**Aim of the task:** Pull every "significant" line out of the data below.

**Stored data:**
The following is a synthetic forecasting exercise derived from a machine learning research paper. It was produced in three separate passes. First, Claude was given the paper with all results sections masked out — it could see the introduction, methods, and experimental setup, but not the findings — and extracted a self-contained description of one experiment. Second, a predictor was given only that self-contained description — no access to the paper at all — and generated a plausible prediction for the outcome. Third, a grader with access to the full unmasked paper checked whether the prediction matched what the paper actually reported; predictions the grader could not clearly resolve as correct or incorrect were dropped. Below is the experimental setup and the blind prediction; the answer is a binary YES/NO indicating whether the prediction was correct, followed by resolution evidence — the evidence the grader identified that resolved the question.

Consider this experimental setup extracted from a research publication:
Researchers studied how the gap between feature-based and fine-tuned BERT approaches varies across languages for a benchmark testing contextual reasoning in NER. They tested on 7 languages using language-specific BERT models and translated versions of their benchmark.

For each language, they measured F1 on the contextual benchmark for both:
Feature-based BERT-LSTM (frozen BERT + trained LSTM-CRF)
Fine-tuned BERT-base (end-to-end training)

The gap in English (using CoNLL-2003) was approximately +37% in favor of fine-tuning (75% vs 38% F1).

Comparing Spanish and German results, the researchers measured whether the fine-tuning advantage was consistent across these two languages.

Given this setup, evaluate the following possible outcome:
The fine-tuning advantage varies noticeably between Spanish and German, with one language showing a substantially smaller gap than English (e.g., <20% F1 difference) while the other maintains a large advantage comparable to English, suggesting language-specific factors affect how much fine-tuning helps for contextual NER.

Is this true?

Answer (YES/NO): YES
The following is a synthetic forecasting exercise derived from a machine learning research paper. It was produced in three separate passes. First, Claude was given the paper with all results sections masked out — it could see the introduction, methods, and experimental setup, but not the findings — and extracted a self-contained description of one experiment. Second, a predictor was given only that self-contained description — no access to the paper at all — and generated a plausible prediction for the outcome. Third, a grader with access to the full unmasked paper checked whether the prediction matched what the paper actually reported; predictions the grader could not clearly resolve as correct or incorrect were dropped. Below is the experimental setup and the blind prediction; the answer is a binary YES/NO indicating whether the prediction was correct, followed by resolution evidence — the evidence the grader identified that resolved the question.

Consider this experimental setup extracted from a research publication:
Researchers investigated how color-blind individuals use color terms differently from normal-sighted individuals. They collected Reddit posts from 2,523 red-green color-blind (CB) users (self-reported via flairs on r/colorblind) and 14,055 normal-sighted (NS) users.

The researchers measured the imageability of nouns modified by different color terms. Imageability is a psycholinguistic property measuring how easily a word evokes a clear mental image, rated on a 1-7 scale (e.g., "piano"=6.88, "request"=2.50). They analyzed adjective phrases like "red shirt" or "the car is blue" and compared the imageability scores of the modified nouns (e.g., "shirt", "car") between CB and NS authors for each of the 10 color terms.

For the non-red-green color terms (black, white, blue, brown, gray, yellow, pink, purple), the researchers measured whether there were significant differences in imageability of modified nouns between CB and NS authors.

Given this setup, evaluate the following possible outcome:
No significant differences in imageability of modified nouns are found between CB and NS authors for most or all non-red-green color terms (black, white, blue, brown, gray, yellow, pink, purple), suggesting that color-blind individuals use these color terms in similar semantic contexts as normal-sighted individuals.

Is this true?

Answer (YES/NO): YES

**Result below:**
For the non-red-green color terms (black, white, blue, brown, gray, yellow, pink, purple), the researchers measured whether there were significant differences in imageability of modified nouns between CB and NS authors.
No significant differences in imageability of modified nouns are found between CB and NS authors for most or all non-red-green color terms (black, white, blue, brown, gray, yellow, pink, purple), suggesting that color-blind individuals use these color terms in similar semantic contexts as normal-sighted individuals.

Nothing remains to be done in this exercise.